■ Text passage ■
In developing Islam within the framework of axial religion, I aim to interpret it through the lens of the religious construction of reality. This approach explicates religious ideas or discourse in terms of elective affinity, linking them with material interests within a broader spectrum, and examining their relationship with power structures in the course of political development.
Intentional Circle: Questioning Back and Forward
In the religious construction of Islamic reality, archaeological clarification focuses on examining the discursive traces of past systems of knowledge (episteme). It explores how knowledge is produced and organized through language, institutions, and practices. Prolepsis, in the sense of understanding the future, is not separate from the archaeological clarification of how past societies dealt with the religious construction of reality, including aspects like agency, status stratification, institutions, governance, and power structures.
This approach also informs our understanding of how contemporary societies might address similar issues in the future. It involves questioning forward through a deeper understanding of potential solutions, fostering constructive thinking and dialogue in exploring future possibilities. Questioning back to religious sources cannot be separated from questioning forward, as seen in the intentional circle or spectrum.

■ Listing ■

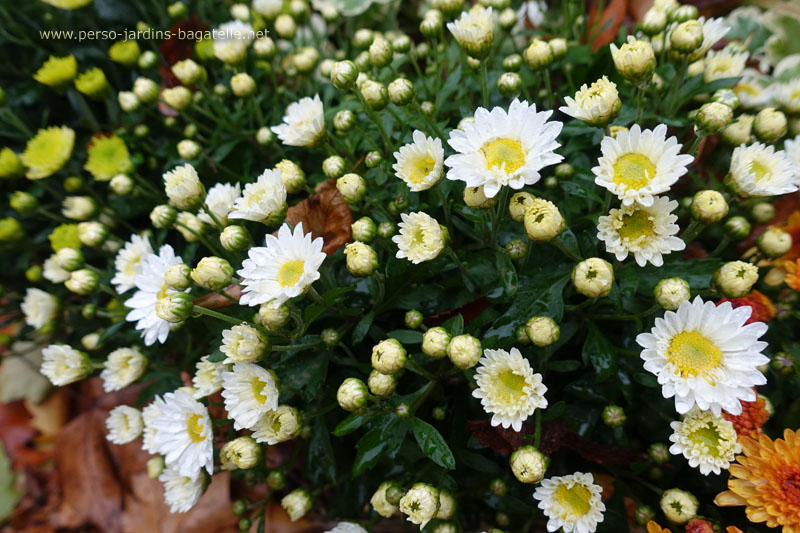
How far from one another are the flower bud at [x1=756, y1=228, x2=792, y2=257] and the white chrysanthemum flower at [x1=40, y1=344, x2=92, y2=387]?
6.38 ft

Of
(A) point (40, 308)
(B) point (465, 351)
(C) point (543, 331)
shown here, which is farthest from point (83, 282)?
(C) point (543, 331)

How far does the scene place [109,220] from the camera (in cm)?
207

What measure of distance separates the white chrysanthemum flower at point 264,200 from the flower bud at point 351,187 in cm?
14

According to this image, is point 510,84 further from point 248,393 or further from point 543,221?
point 248,393

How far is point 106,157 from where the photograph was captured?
1.92 metres

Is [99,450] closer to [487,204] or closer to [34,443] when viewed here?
[34,443]

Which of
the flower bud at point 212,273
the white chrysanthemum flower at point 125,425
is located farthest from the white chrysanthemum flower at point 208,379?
the white chrysanthemum flower at point 125,425

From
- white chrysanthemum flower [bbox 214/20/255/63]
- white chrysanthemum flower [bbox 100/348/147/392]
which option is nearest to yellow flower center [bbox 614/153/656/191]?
white chrysanthemum flower [bbox 214/20/255/63]

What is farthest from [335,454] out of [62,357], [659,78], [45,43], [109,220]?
[45,43]

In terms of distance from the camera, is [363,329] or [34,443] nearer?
[363,329]

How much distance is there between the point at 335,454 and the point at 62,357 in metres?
0.89

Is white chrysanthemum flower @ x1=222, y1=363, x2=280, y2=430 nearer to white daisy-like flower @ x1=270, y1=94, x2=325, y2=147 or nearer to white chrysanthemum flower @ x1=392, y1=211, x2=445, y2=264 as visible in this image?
white chrysanthemum flower @ x1=392, y1=211, x2=445, y2=264

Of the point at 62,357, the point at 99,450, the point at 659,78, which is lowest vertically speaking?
the point at 99,450

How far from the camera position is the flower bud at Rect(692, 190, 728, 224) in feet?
3.79
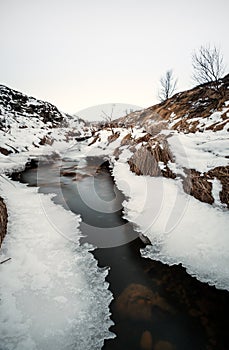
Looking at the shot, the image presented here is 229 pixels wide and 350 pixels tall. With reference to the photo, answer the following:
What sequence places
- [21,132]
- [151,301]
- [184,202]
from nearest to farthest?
1. [151,301]
2. [184,202]
3. [21,132]

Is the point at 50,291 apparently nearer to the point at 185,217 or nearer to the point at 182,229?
the point at 182,229

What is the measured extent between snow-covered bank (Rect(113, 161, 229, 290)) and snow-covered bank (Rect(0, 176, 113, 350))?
1016mm

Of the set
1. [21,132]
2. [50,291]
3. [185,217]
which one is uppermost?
[21,132]

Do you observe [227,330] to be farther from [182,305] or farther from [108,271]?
[108,271]

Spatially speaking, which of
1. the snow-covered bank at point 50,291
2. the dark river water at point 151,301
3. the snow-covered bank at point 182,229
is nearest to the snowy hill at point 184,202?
the snow-covered bank at point 182,229

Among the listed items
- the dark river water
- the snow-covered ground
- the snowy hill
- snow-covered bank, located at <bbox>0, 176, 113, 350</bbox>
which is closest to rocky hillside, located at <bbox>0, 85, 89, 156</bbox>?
the snowy hill

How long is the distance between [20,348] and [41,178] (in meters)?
6.29

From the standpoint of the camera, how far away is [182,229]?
329cm

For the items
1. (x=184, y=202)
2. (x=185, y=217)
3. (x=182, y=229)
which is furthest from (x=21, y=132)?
(x=182, y=229)

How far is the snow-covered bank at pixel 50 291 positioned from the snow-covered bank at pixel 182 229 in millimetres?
1016

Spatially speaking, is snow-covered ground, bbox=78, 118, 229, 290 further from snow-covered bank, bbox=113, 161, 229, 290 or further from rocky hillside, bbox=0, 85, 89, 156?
rocky hillside, bbox=0, 85, 89, 156

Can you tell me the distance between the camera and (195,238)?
3.01 meters

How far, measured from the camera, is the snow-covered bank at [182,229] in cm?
254

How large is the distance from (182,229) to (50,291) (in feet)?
7.20
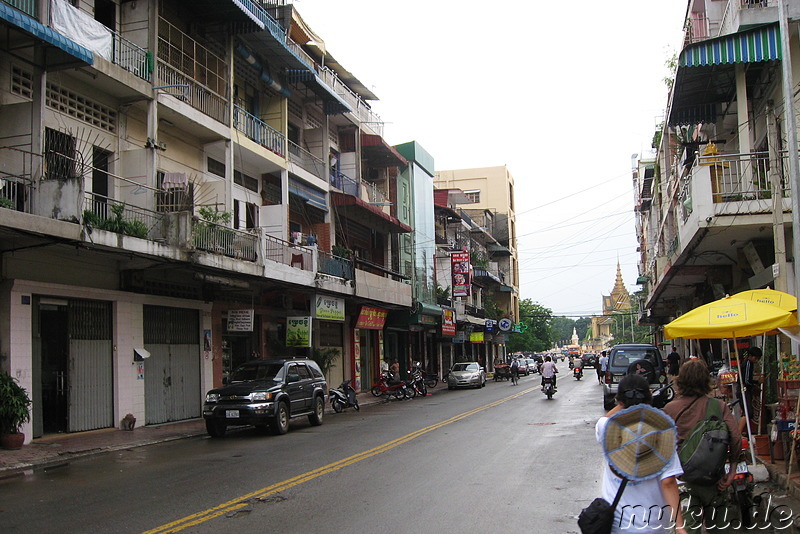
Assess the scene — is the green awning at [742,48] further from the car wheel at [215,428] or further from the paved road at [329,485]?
the car wheel at [215,428]

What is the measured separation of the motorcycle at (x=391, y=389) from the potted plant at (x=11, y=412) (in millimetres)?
16811

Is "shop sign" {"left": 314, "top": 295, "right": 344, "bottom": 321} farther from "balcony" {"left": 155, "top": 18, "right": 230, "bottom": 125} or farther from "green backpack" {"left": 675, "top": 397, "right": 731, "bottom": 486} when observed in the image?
"green backpack" {"left": 675, "top": 397, "right": 731, "bottom": 486}

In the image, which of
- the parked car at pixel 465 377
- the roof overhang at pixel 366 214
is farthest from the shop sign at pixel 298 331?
the parked car at pixel 465 377

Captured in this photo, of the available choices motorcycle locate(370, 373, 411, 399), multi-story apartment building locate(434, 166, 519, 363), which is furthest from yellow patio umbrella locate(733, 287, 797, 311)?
multi-story apartment building locate(434, 166, 519, 363)

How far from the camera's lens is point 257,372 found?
1728cm

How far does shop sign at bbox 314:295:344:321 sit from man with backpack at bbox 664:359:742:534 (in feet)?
68.3

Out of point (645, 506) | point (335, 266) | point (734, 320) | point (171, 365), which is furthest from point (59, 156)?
point (335, 266)

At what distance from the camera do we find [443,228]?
5353cm

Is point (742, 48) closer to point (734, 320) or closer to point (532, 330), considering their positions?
point (734, 320)

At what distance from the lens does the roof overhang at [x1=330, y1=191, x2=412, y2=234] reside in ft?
99.5

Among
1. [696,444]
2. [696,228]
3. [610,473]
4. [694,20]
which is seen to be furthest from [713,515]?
[694,20]

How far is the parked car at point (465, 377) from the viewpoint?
37.9 metres

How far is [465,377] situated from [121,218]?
25.4 meters

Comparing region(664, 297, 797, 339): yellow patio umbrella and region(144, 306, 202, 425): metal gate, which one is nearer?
region(664, 297, 797, 339): yellow patio umbrella
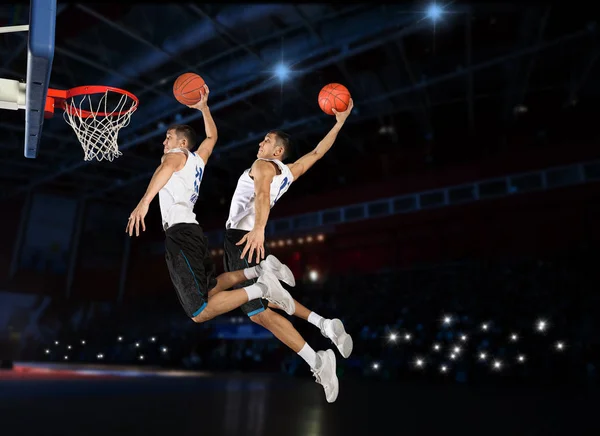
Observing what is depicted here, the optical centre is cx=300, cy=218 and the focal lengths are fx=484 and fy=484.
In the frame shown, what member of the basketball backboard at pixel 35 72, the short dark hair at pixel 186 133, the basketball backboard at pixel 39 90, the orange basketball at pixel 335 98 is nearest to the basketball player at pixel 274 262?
the orange basketball at pixel 335 98

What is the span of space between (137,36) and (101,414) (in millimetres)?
7245

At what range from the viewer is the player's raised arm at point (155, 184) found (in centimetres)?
244

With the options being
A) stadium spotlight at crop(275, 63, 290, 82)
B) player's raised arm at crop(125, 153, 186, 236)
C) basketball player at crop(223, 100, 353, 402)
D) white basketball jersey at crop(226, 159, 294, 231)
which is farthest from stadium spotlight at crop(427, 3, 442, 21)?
player's raised arm at crop(125, 153, 186, 236)

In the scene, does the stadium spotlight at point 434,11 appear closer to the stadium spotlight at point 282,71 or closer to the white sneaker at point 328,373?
the stadium spotlight at point 282,71

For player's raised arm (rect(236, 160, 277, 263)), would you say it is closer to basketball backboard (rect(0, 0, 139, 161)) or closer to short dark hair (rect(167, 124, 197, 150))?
short dark hair (rect(167, 124, 197, 150))

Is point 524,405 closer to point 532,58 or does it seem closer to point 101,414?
point 101,414

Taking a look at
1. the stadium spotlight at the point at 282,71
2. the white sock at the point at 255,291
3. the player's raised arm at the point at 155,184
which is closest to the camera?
the player's raised arm at the point at 155,184

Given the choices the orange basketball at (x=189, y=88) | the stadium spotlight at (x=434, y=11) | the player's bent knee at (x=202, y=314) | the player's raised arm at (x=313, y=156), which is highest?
the stadium spotlight at (x=434, y=11)

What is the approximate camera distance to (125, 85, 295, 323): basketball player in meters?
2.63

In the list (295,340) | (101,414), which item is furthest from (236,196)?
(101,414)

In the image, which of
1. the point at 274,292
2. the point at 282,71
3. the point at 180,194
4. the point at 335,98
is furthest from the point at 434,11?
the point at 274,292

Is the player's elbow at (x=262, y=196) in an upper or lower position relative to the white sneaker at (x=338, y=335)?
upper

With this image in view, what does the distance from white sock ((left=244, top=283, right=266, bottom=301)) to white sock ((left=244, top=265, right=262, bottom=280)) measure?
0.30 feet

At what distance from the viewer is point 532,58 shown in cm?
1022
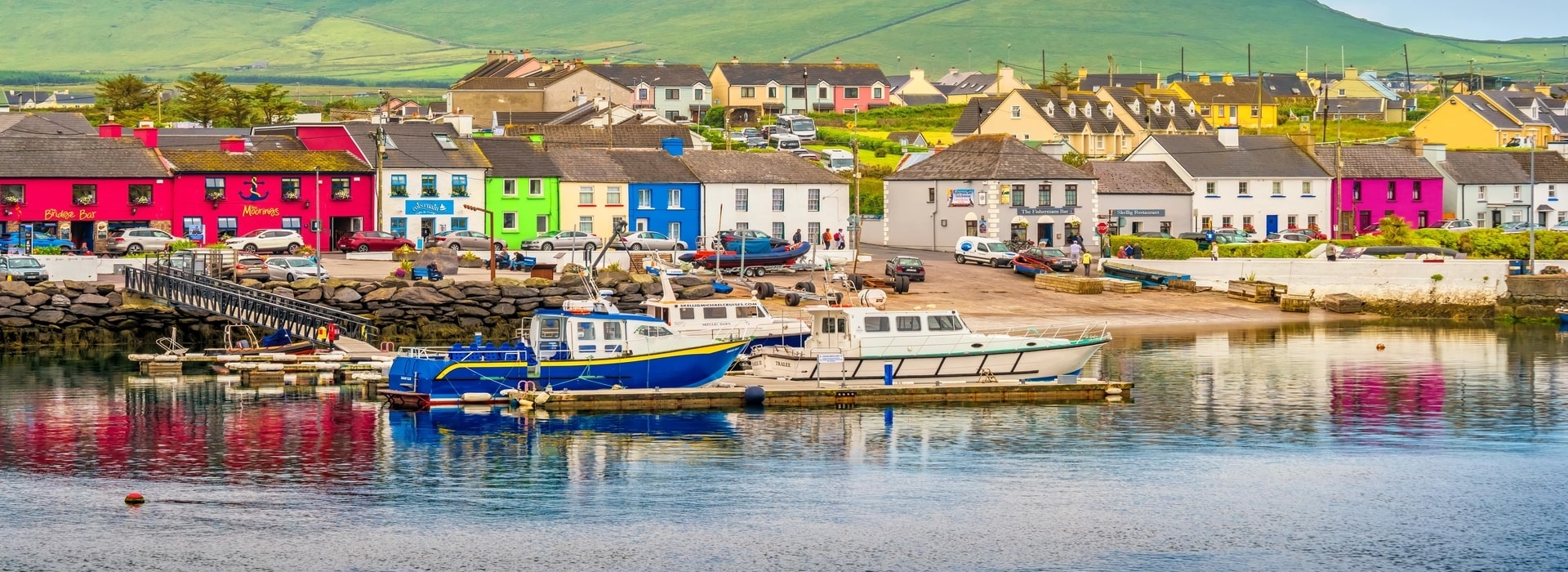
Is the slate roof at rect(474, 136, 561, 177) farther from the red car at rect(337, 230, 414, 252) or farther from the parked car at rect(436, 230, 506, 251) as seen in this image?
the red car at rect(337, 230, 414, 252)

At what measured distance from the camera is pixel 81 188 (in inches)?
3319

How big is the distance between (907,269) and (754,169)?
22289mm

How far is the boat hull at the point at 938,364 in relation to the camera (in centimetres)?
5278

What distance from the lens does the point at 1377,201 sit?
108188 millimetres

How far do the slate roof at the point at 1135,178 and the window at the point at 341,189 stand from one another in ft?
131

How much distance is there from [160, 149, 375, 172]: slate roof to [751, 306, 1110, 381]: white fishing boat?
41924 millimetres

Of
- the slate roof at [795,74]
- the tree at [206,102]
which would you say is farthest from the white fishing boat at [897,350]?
the slate roof at [795,74]

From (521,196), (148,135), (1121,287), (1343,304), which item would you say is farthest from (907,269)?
(148,135)

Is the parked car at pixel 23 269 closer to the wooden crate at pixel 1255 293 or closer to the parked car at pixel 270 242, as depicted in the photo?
the parked car at pixel 270 242

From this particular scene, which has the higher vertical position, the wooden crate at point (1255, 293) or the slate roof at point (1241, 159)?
the slate roof at point (1241, 159)

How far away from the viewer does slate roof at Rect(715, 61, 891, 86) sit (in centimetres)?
17462

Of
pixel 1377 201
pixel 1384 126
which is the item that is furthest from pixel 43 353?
pixel 1384 126

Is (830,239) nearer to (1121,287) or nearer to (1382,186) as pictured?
(1121,287)

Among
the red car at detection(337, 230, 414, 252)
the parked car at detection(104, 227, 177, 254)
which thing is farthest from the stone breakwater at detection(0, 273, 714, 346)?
the red car at detection(337, 230, 414, 252)
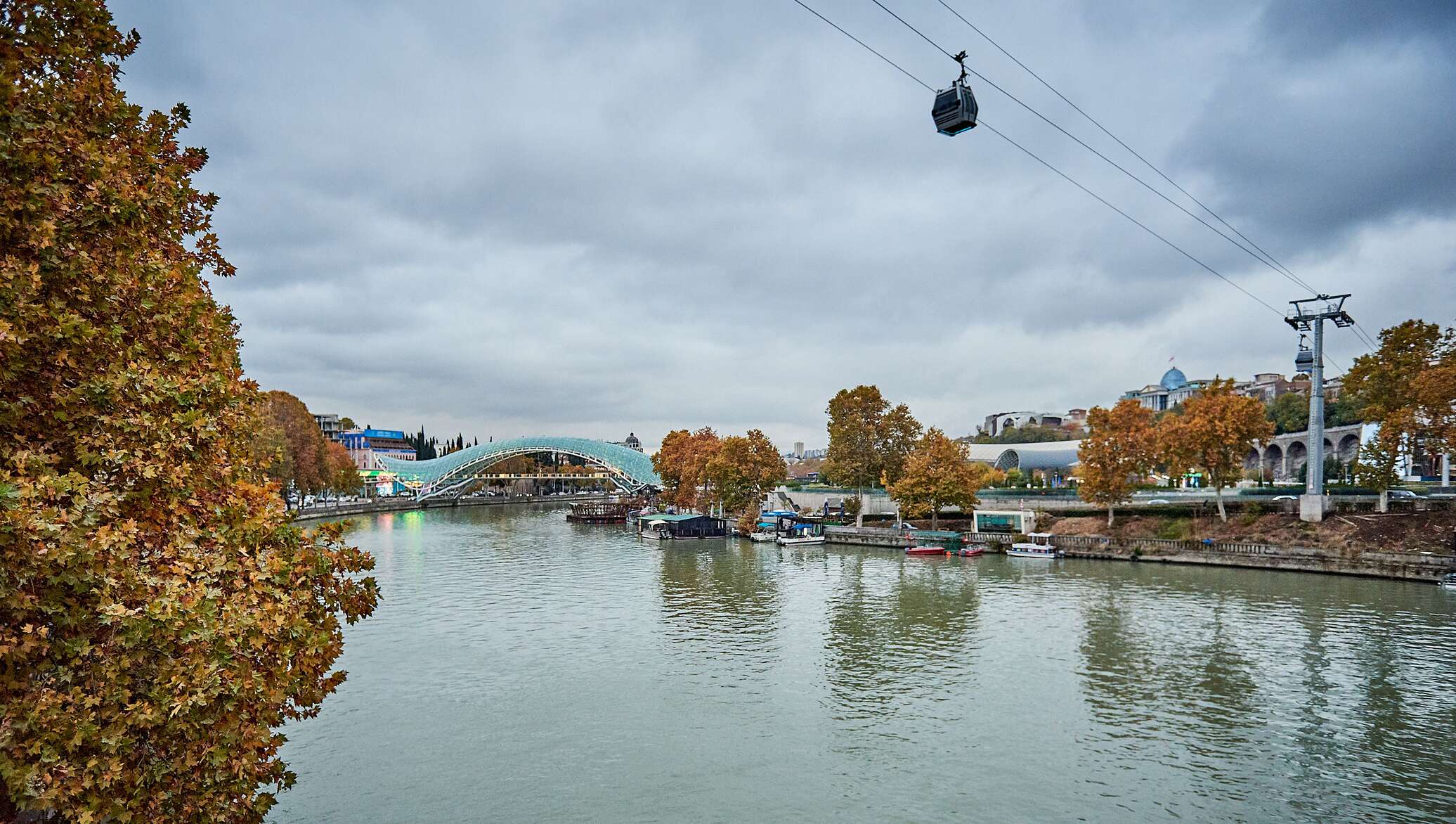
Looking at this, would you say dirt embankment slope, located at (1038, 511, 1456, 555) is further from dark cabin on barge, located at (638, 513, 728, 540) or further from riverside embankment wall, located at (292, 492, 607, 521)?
riverside embankment wall, located at (292, 492, 607, 521)

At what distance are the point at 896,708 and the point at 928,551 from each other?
29845 millimetres

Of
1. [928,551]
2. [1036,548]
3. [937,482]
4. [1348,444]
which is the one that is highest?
[1348,444]

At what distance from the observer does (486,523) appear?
238 ft

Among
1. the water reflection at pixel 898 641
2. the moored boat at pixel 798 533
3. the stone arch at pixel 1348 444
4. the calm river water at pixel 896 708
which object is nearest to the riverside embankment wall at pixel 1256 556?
the calm river water at pixel 896 708

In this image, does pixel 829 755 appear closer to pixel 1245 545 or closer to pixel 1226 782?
pixel 1226 782

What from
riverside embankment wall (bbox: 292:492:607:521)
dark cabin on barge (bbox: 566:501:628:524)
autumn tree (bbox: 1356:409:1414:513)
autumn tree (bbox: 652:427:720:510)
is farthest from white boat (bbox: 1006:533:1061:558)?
riverside embankment wall (bbox: 292:492:607:521)

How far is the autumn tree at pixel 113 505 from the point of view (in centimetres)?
527

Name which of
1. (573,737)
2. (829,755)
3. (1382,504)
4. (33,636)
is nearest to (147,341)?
(33,636)

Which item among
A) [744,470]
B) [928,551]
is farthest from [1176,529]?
[744,470]

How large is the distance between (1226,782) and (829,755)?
656cm

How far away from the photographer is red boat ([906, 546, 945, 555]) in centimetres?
4525

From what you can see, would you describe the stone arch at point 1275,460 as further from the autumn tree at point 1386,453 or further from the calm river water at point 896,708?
the calm river water at point 896,708

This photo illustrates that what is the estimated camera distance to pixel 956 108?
10641 mm

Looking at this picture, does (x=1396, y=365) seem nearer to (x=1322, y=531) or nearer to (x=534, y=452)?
(x=1322, y=531)
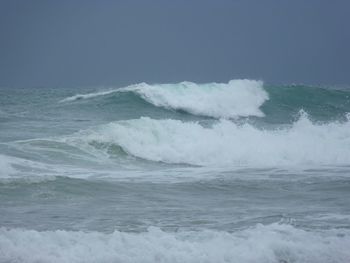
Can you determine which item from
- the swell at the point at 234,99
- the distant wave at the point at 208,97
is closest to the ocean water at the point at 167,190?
the swell at the point at 234,99

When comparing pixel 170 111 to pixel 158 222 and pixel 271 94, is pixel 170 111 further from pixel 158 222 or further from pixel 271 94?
pixel 158 222

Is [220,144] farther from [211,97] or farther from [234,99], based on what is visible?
[234,99]

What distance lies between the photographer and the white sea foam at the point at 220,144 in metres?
16.4

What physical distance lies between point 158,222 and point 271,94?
24.7 meters

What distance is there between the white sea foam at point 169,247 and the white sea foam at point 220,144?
7.83 metres

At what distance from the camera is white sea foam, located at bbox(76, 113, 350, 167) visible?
16406 mm

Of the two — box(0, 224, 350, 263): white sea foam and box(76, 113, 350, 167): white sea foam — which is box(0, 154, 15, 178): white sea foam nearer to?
box(76, 113, 350, 167): white sea foam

■ Instructions ■
A) In the passage on Islam and the religious construction of reality, condense the paragraph beginning "In the religious construction of Islamic reality" into a shorter version that keeps its main facts.
B) List every aspect of the religious construction of reality that the passage on Islam names as dealt with by past societies.

■ Worked solutions ■
A) Archaeological clarification of Islamic reality examines discursive traces of past systems of knowledge (episteme), exploring how language, institutions, and practices produce and organize knowledge. Prolepsis, or understanding the future, is bound up with clarifying how past societies handled the religious construction of reality, including agency, status stratification, institutions, governance, and power structures.

B)
- agency
- status stratification
- institutions
- governance
- power structures